I have a small client, who literally, uses the client’s suggestion box to store the day’s income. It is the “secure and unexpected” place where the clerks leave him the money. Sure it is good to treasure ideas as money, but the thing is the suggestion box is merely representative. Since nobody uses it, it is an excellent hide out!

Suggestion boxes are good for giving confidence for anonymous internal information but I am highly critical about them, probably because most of the time I’ve seen them as a “get out of the way” solution. For external information (clients, users, suppliers), often they comment or complain directly to the personnel and few are the ones that actually get a pen a write their opinion on the spot. Suggestion boxes do not work when employees or clients have no trust that their idea is going to be promptly reviewed and taken into account. Suggestion boxes can actually kill innovation if not used correctly and with other alternatives.
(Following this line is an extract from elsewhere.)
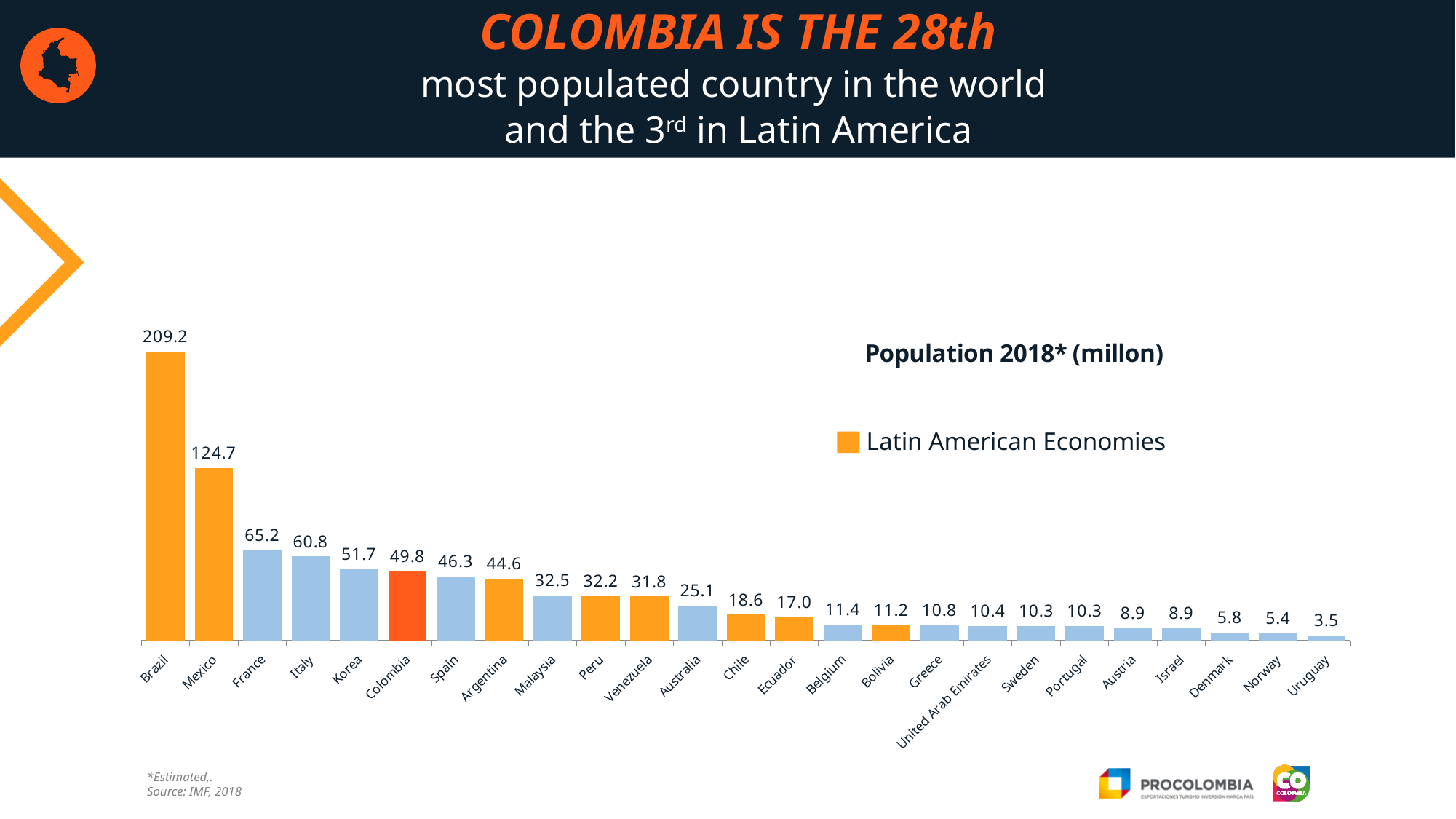
Which country has the lowest population in the chart? Uruguay What is the difference between the population values of Colombia and Spain? 3.5 What is the population value shown for Belgium? 11.4 Which has a larger population value, Chile or Ecuador? Chile What is the title of the chart? Population 2018* (millon) What type of chart is shown on the slide? Bar chart How many countries are shown in the chart? 25 What is the difference between the population values of Brazil and Mexico? 84.5 What is the population value shown for Argentina? 44.6 What is the population value shown for Colombia? 49.8 Which has a larger population value, France or Italy? France Which country has the highest population in the chart? Brazil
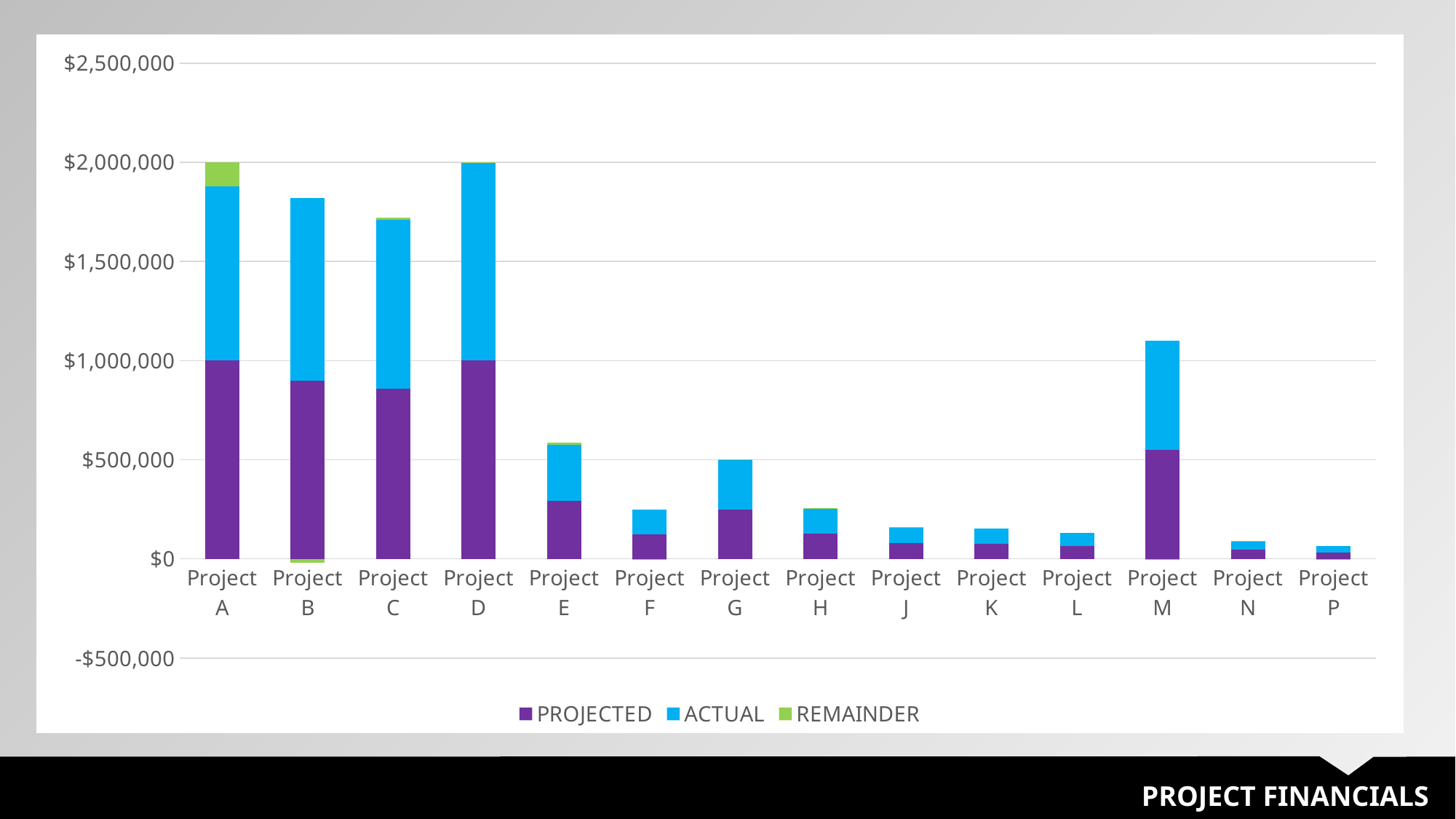
What is the title shown at the bottom of the slide? PROJECT FINANCIALS What kind of chart is shown on the slide? Stacked bar chart Which has the larger total bar, Project B or Project C? Project B Is the total bar for Project B greater or less than $1,500,000? greater Which project has the lowest total bar? Project P Is the total bar for Project F greater or less than $500,000? less Is the PROJECTED value for Project C greater or less than $1,000,000? less How many projects are shown on the x axis of the chart? 14 Which has the larger total bar, Project G or Project M? Project M Which colour represents the ACTUAL series in the chart? Blue How many series does the chart's legend list? 3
If you are using a suggestion box, think of the following:

  • Is it really an effective tool? See if employees and clients are using it correctly, with good ideas now and then, and not using it for rumors, gossip, and even pranks… or not using it at all. Make sure it is visible and in good conditions (not dusty as most of them).
  • Be sure you have a process created to pick up and review ideas, with a quick response. There must be people responsible for the process and the follow-up throughout the entire organization.
  • Take action accordingly, if someone submitted a positive idea, make everybody see the results . If negative (such as an anonymous co-worker complaint) investigate with privacy.
  • Encourage its use with prices such as “the best idea of the month” or some kind of motivation that shows you do care about the suggestion box.
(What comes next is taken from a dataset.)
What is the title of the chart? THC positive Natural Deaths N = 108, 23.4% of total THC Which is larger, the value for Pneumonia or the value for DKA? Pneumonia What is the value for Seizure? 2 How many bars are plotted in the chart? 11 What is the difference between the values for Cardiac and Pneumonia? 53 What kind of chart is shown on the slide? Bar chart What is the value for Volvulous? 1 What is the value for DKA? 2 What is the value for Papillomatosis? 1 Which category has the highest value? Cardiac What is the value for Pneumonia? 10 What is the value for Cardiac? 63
Also, try to considering other alternatives that can be done all together:

  • Many employees express their opinion better with up-front evaluations, for example, asking directly what they think about a process or their job. Include suggestions in your periodical evaluations. There can also be anonymous ways of giving information through evaluations. For clients, do post-service evaluations.
  • Try new media, maybe internal networks, innovation software or collaboration spaces on internet that allow submitting ideas (and even generating). For external suggestions, look up “open innovation”, that will be a matter for another post.
  • Make sure employees feel confident in using proper ways of personally presenting an idea according to your processes and structure. Employees must not be afraid or adverse in talking to their boss or higher-levels about a new project. If they are, then something is going wrong. Same works for external suggestions through a customer service department.
  • Make sure you also have collective personal spaces for submitting ideas, for example creative sessions, internal focus groups or even brainstorming sessions. When someone feels they have a good idea they probably want credit for it (and don’t want to be anonymous). Sometimes saying it privately to a superior is not proper (the other can take credit for it, or maybe there is personal or professional adversity). Create the spaces for people to give their ideas to a group, and for others to build upon them. Some companies even do innovation camp-outs.

What do your employees and clients think about your suggestion box? (maybe they have suggestions for the suggestion box!)